Pips vs. Points vs. Ticks: What’s the Difference?
Point, tick, and pip are terms traders use to describe price changes in financial markets. While traders and analysts use all three terms in a similar manner, each is unique in the degree of change it signifies and how it is used in the markets.
A point represents the smallest possible price change on the left side of a decimal point, while a tick represents the smallest possible price change on the right side of a decimal point.
A pip, short for “point in percentage,” is similar to a tick in that it also represents the smallest change to the right of the decimal, but it is a crucial measurement tool in the forex market.
- Point, tick, and pip are terms used to describe price changes in the financial markets.
- While traders and analysts use all three terms in a similar way, each is unique in the degree of change it signifies and how it is used in the markets.
- Some indexes restate prices in a manner that allows investors to track price changes in points.
Understanding Pips vs. Points vs. Ticks
A point is the largest price change of the three measurements and only refers to changes on the left side of the decimal, while the other two include fractional changes on the right.
An investor with shares in Company ABC stock might describe a price increase from $125 to $130 as a five-point movement rather than a $5 movement.
The point is the most generically used term among traders to describe price changes in their chosen markets.
Some indexes restate prices in a manner that allows investors to track price changes in points.
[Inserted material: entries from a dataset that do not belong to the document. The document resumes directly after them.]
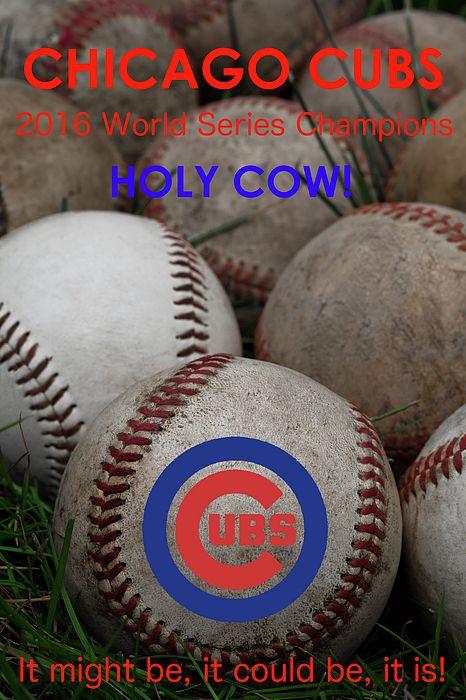 World Series Champions - Chicago Cubs slogan poster. It might be, it could be, it is! #Cubs #ChicagoCubs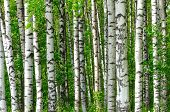 stock photo of birching  - Trees in the birch wood in a spring - JPG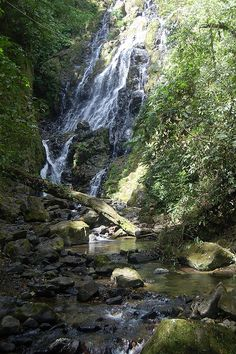Macho Falls, El Valle, Panama. I climbed up this waterfall many years ago. Photo Credit: Panama 473-Macho Falls-El Valle Panama by el_ross_2000, via Flickr
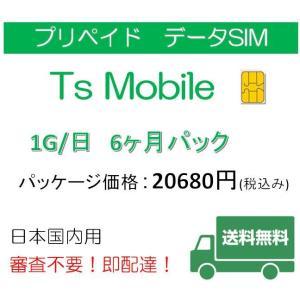 格安SIM プリペイドsim 日本国内 ドコモ  高速データ容量1G/日6ヶ月プラン(Docomo 格安SIM 6ヶ月パック)|tsmobile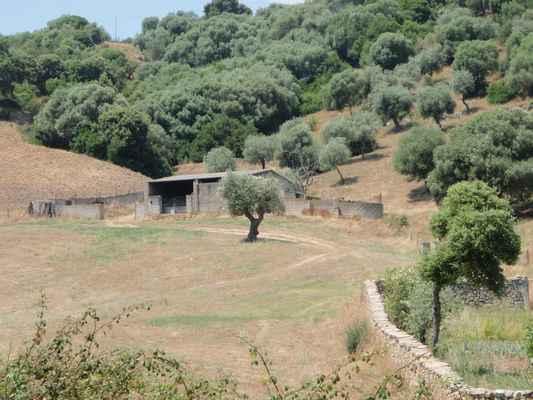 Olivová samota
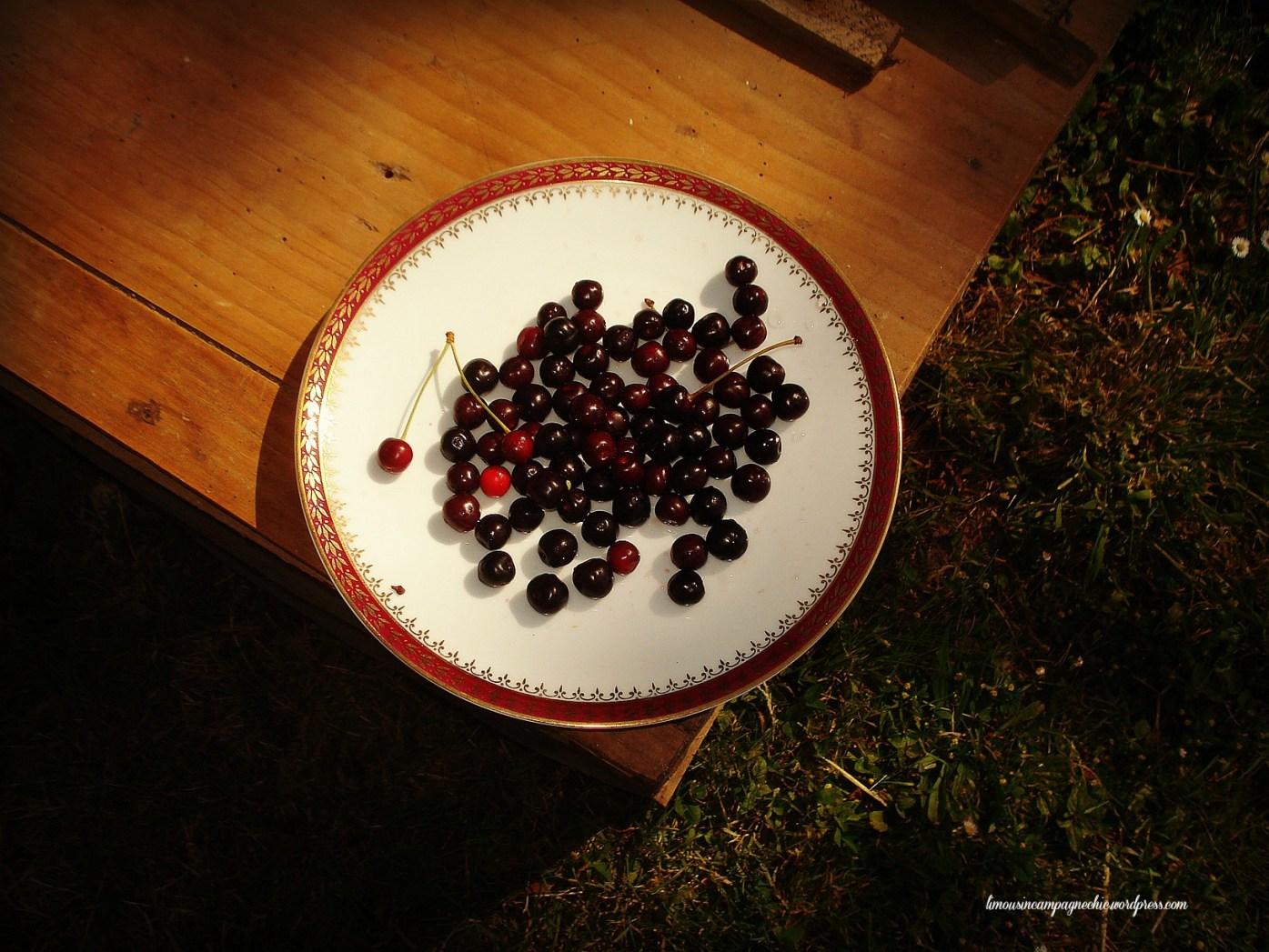 Cerise noires du Limousin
For example, the investment grade index, or IG Index, tracks price movements to the fourth decimal. However, when quoting prices, it shifts the decimal four places to the left so movements can be stated in points. Therefore, the price of 1.23456 is stated as 12,345.6.
A tick denotes a market’s smallest possible price movement to the right of the decimal. Going back to the IG Index example, if this index elected not to shift the decimal place to use points, its price movements would be tracked in increments of 0.0001.
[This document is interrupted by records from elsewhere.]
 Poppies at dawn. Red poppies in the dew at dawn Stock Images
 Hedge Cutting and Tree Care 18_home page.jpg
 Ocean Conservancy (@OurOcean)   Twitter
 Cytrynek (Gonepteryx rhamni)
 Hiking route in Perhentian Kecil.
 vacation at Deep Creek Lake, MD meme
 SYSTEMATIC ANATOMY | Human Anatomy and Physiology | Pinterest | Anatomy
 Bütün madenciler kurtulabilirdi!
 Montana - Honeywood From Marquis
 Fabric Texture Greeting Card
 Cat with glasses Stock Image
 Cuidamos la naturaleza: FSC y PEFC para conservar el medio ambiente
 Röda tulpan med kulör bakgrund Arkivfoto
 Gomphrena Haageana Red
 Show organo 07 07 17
A price change, then, from 1.2345 to 1.2346 would represent one tick. Ticks do not have to be measured in factors of 10. For example, a market might measure price movements in minimum increments of 0.25. For that market, a price change from 450.00 to 451.00 is four ticks or one point.
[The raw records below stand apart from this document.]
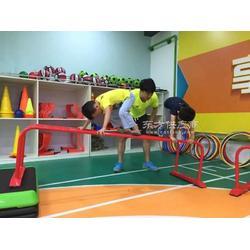 儿童蘑菇小山羊专业儿童体操运动器材篮鲸供应图片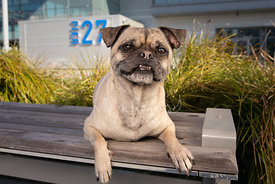 Pug with Silly Grin on Bench in San Francisco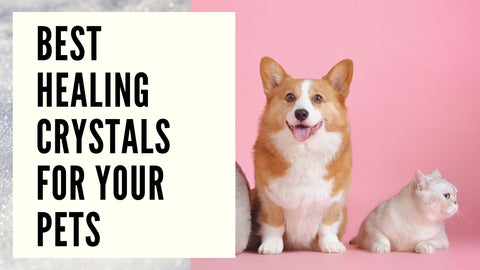 best healing crystals for your pets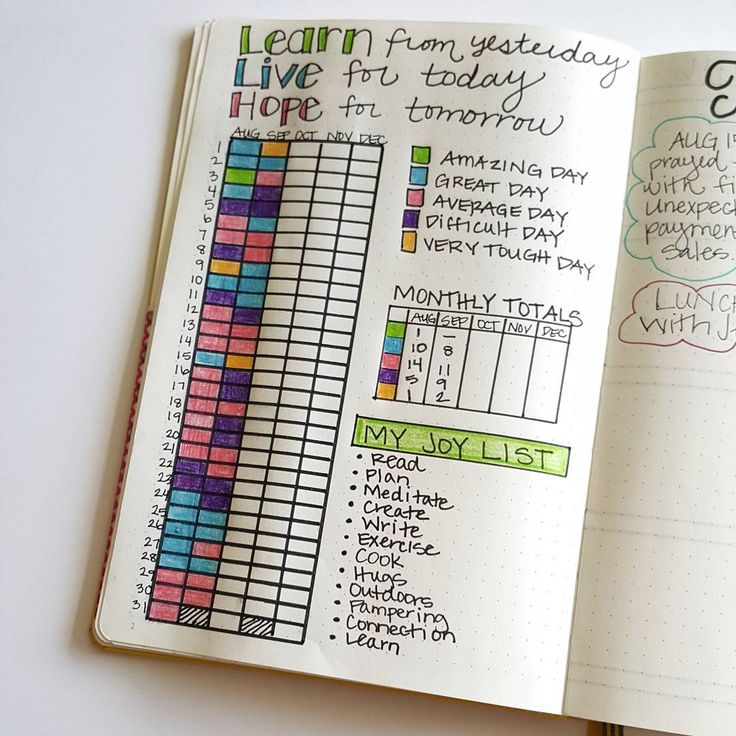 Love Year of Pixels but want to focus less on your moods and more on how your day went? (Amazing day, great day, average day, difficult day or very tough day?) This idea may be the one for you. Complete with a table of totals and a Joy List. Definitely inspiration for your bullet journal, along with many other examples.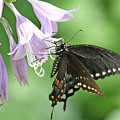Black Swallowtail by Mike Dickie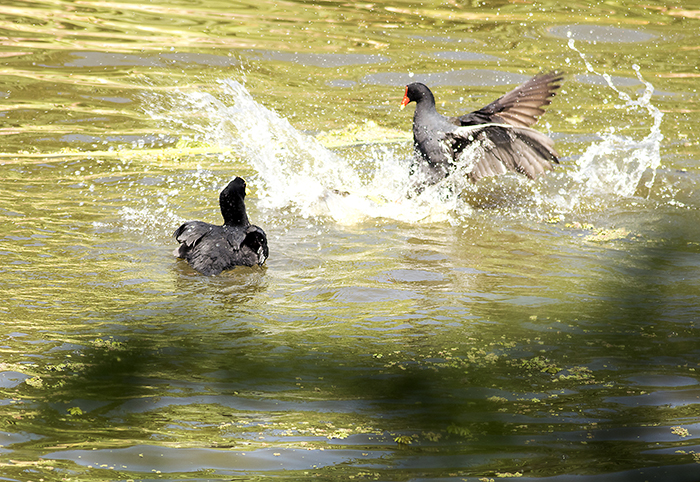 160113 coots and moorhen 2 RECS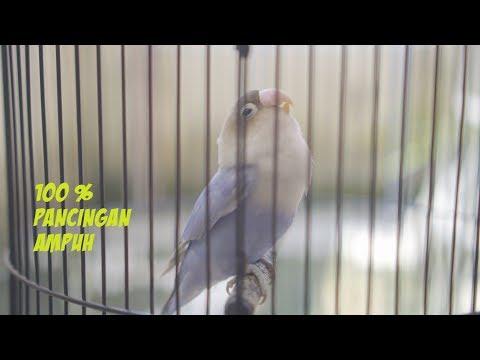 Pancingan Lovebird Ngetik Ngekek Panjang Ampuh Gacor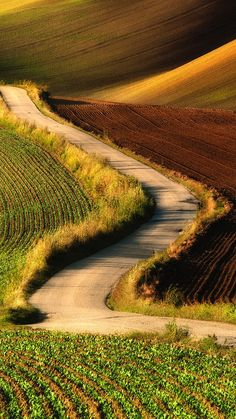 TAP AND GET FREE APP ⬆️ Green grass and road nature landscape wallpaper for iPhone 6 from Everpix app! Follow us and get Everpix free on the App Store!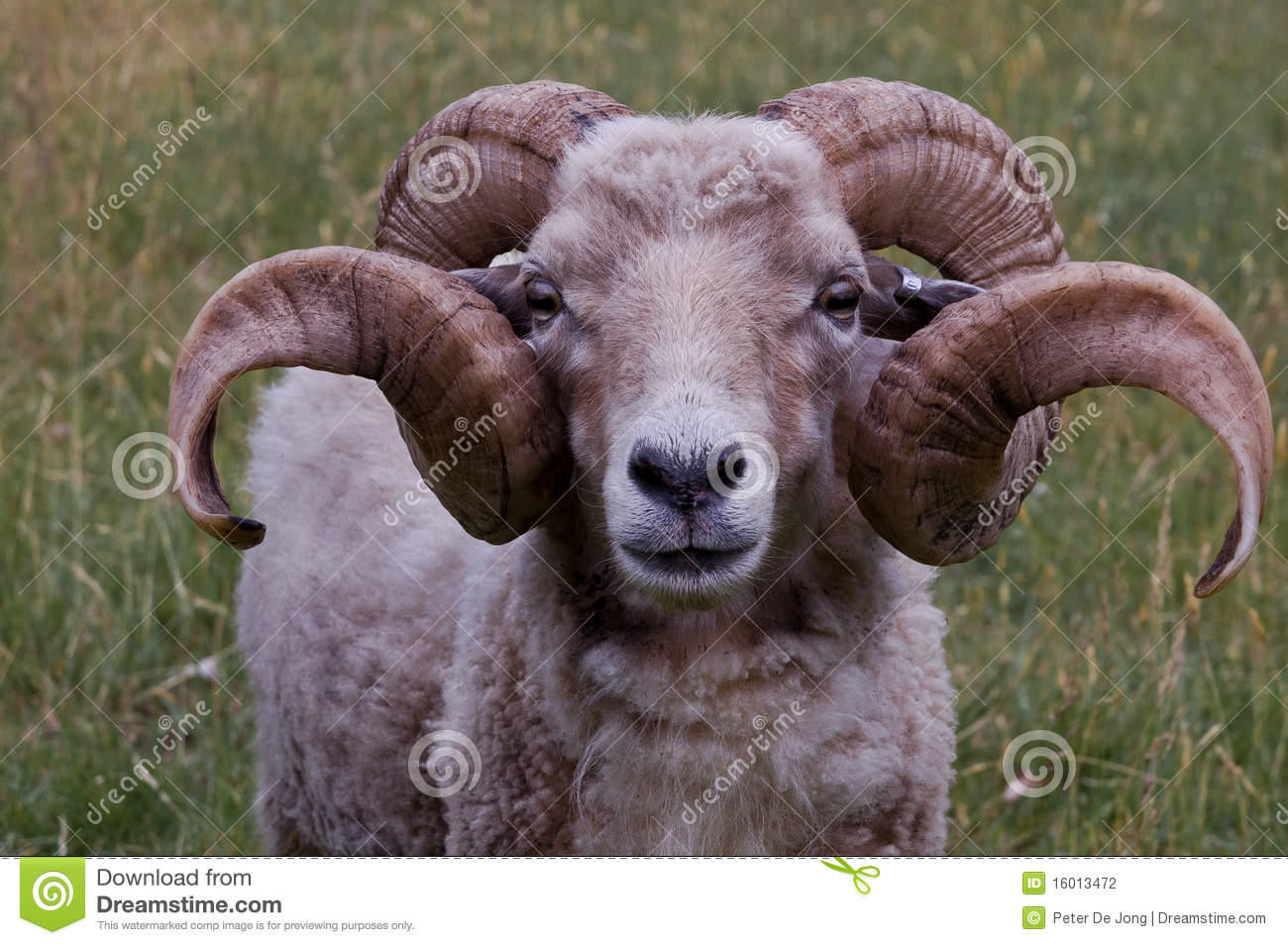 Ram With Nice Horns Stock Photography - Image: 16013472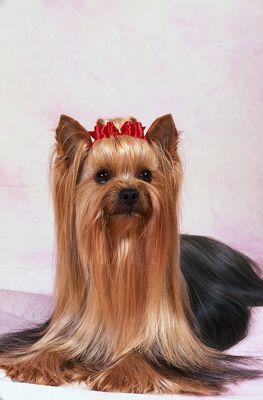 ���� - Yorkshire-Terrier-Frisuren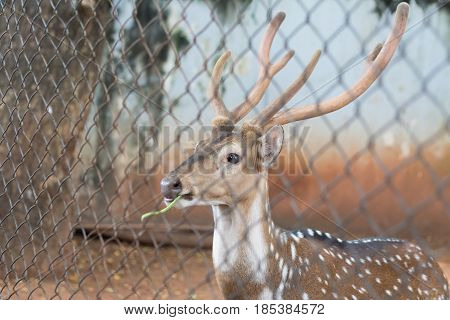 The chital or cheetal also known as spotted deer or axis deer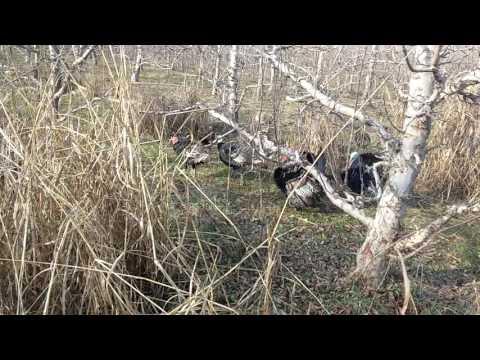 Encuentro peligroso con animales salvajes; efectos colacterales del gobierno de Macri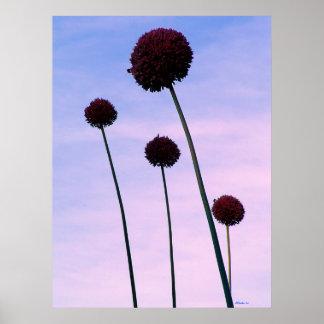 Four Allium Flowers Poster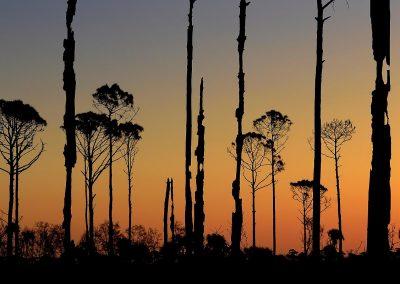 Bosque quemado, burned forest, Florida, USA.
Prior to April 2001, the smallest tick size was 1/16th of a dollar, which meant that a stock could only move in increments of $0.0625. While the introduction of decimalization has benefited investors through much narrower bid-ask spreads and better price discovery, it has also made market-making a less profitable (and riskier) activity.
A pip is actually an acronym for “percentage in point.” A pip is the smallest price move that an exchange rate can make based on market convention. Most currency pairs are priced to four decimal places and the smallest change is the last (fourth) decimal point.
A pip is the equivalent of 1/100 of 1% or one basis point. For example, the smallest move the USD/CAD currency pair can make is $0.0001 or one basis point.